DATA SHOWN:
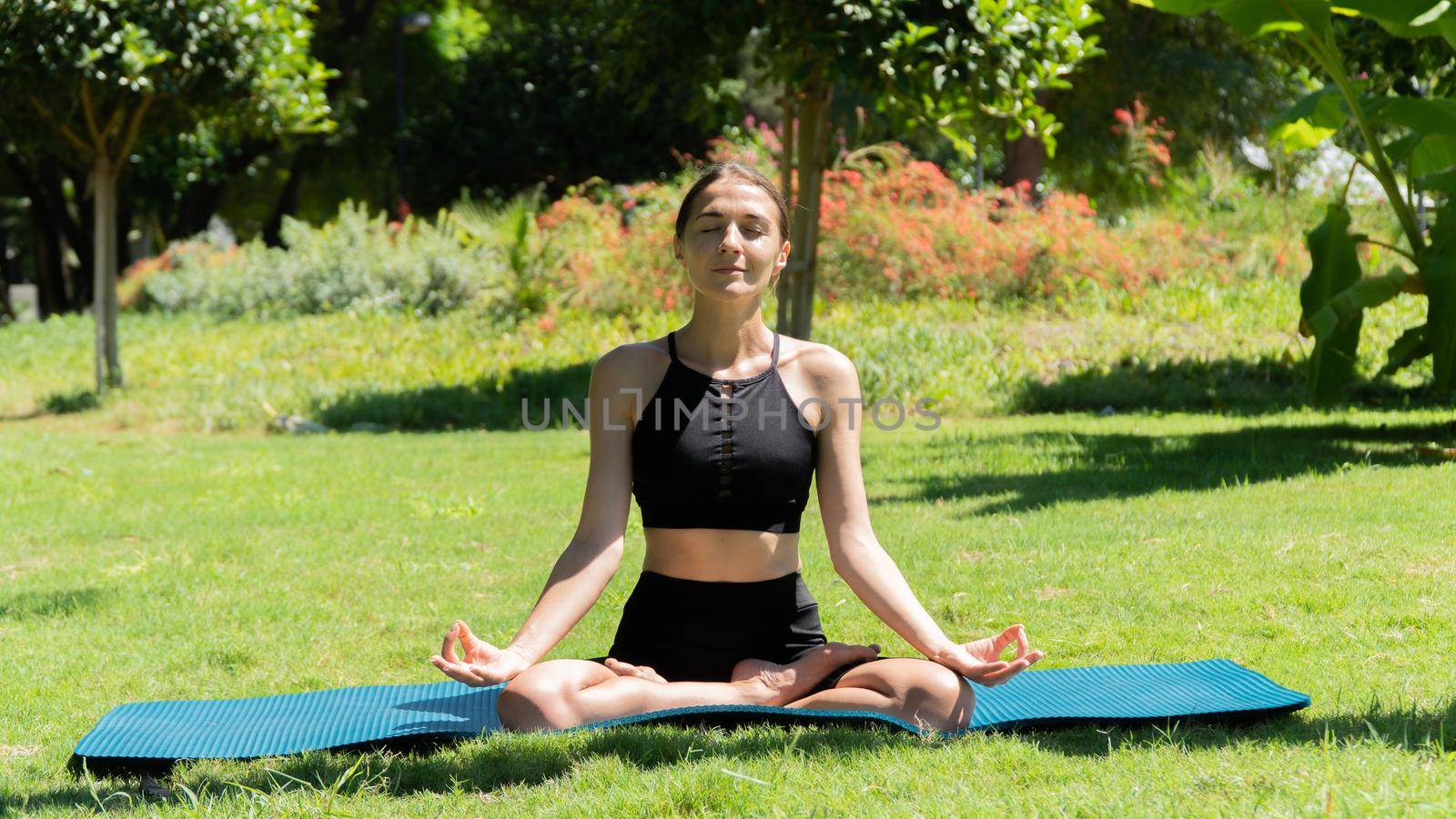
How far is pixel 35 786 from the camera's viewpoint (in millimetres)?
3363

--

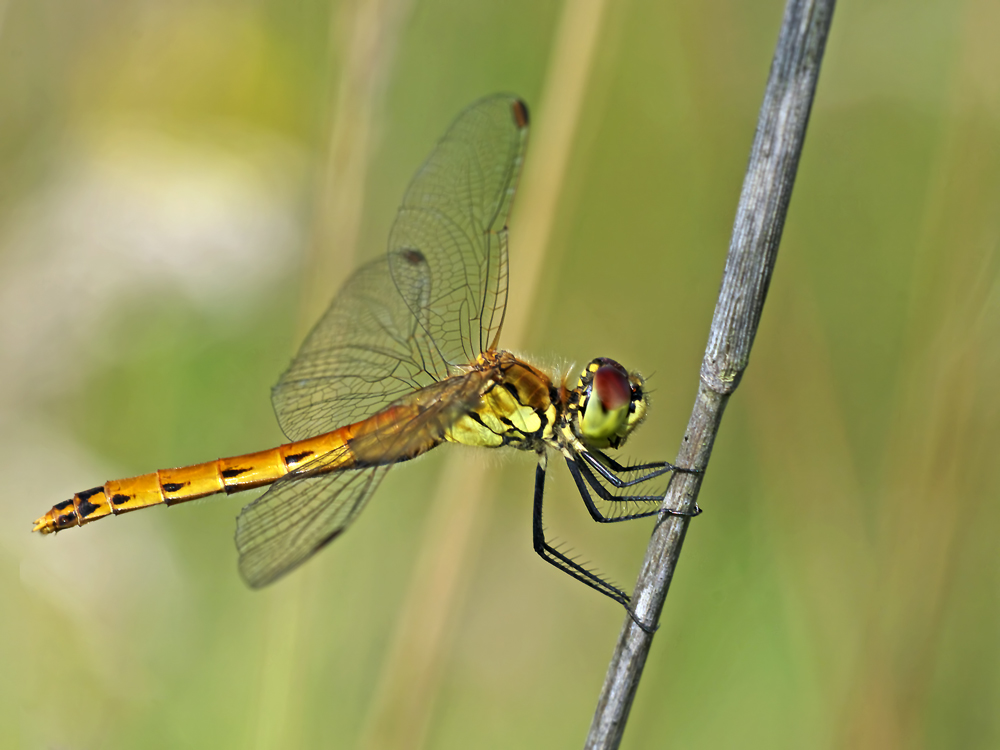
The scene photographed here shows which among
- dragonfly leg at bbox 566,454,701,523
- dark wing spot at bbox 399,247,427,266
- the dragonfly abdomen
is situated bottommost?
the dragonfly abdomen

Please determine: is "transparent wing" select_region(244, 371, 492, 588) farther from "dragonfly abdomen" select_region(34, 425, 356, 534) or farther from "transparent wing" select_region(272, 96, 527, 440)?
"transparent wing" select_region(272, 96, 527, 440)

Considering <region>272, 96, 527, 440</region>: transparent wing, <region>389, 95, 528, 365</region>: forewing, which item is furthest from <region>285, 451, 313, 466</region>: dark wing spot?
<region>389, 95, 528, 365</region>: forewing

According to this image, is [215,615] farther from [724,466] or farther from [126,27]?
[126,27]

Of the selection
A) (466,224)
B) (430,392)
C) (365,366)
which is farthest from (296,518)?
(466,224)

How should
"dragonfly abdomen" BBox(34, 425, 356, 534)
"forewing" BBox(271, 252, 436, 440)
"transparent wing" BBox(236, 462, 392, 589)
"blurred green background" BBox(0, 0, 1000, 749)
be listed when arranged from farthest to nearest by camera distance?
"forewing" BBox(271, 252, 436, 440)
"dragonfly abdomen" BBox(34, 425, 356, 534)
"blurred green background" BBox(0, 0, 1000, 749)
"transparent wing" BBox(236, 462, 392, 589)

WHAT NEEDS TO BE DONE: How many lines in the records above contain the word "farthest"? Reply with the number alone.

ANSWER: 2